** CONSIGNE ÉCRITE A **
Recopiez le passage de l'extrait sur la comptabilité carbone, depuis "I. Pourquoi une" jusqu'à "à ce quota." inclus.
** CONSIGNE ÉCRITE B **
Dans les lignes de données, reprenez de la ligne contenant "From where the" jusqu'à la ligne contenant "16.5 meters" incluse en substituant "viewer" à "camera", sans rien modifier d'autre. Ne donnez que ces lignes.

** EXTRAIT CHOISI **

I. Pourquoi une comptabilité carbone
Aujourd’hui, deux grandes classes d’instruments agissent sur les choix des acteurs économiques pour les inciter à réduire leurs émissions de CO2. Le premier procède par réglementation, quotas ou au contraire subventions, par exemple au travers des normes d’émission imposées aux constructeurs automobiles ou des subventions aux technologies propres. La seconde utilise le signal des prix : on donne un prix forfaitaire au carbone émis, soit par un mécanisme de taxation, soit par la fixation d’un quota, puis organisation d’un marché où chaque entreprise négocie selon ses besoins un excédent ou un déficit par rapport à ce quota.

(Lignes de données de questions spatiales)
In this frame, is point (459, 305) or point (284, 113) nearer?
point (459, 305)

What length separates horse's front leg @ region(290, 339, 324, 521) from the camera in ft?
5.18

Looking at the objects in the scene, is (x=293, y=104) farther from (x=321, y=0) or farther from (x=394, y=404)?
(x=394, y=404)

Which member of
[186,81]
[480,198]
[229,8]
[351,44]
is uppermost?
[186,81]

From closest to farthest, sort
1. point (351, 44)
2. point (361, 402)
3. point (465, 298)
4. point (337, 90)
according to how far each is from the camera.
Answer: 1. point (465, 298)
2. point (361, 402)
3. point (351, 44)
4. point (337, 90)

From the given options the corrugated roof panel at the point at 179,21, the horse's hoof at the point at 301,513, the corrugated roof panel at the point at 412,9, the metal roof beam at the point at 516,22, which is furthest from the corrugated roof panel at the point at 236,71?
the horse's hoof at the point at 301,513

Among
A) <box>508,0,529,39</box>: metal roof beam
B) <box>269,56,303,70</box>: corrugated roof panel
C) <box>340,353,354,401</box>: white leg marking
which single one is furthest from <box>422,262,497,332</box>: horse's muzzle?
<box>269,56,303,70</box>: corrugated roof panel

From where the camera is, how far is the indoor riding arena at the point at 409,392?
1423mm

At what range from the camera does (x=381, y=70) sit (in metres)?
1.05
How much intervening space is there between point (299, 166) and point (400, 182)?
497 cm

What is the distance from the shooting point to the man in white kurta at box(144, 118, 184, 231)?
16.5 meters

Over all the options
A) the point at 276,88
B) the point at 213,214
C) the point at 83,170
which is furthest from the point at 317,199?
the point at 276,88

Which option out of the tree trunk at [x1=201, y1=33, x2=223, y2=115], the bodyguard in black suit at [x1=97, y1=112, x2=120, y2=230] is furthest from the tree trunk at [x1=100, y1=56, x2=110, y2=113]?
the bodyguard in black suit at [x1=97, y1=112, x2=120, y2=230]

** RÉPONSE FINALE A **
I. Pourquoi une comptabilité carbone
Aujourd’hui, deux grandes classes d’instruments agissent sur les choix des acteurs économiques pour les inciter à réduire leurs émissions de CO2. Le premier procède par réglementation, quotas ou au contraire subventions, par exemple au travers des normes d’émission imposées aux constructeurs automobiles ou des subventions aux technologies propres. La seconde utilise le signal des prix : on donne un prix forfaitaire au carbone émis, soit par un mécanisme de taxation, soit par la fixation d’un quota, puis organisation d’un marché où chaque entreprise négocie selon ses besoins un excédent ou un déficit par rapport à ce quota.

** RÉPONSE FINALE B **
From where the viewer is, how far is the indoor riding arena at the point at 409,392?
1423mm

At what range from the viewer does (x=381, y=70) sit (in metres)?
1.05
How much intervening space is there between point (299, 166) and point (400, 182)?
497 cm

What is the distance from the shooting point to the man in white kurta at box(144, 118, 184, 231)?
16.5 meters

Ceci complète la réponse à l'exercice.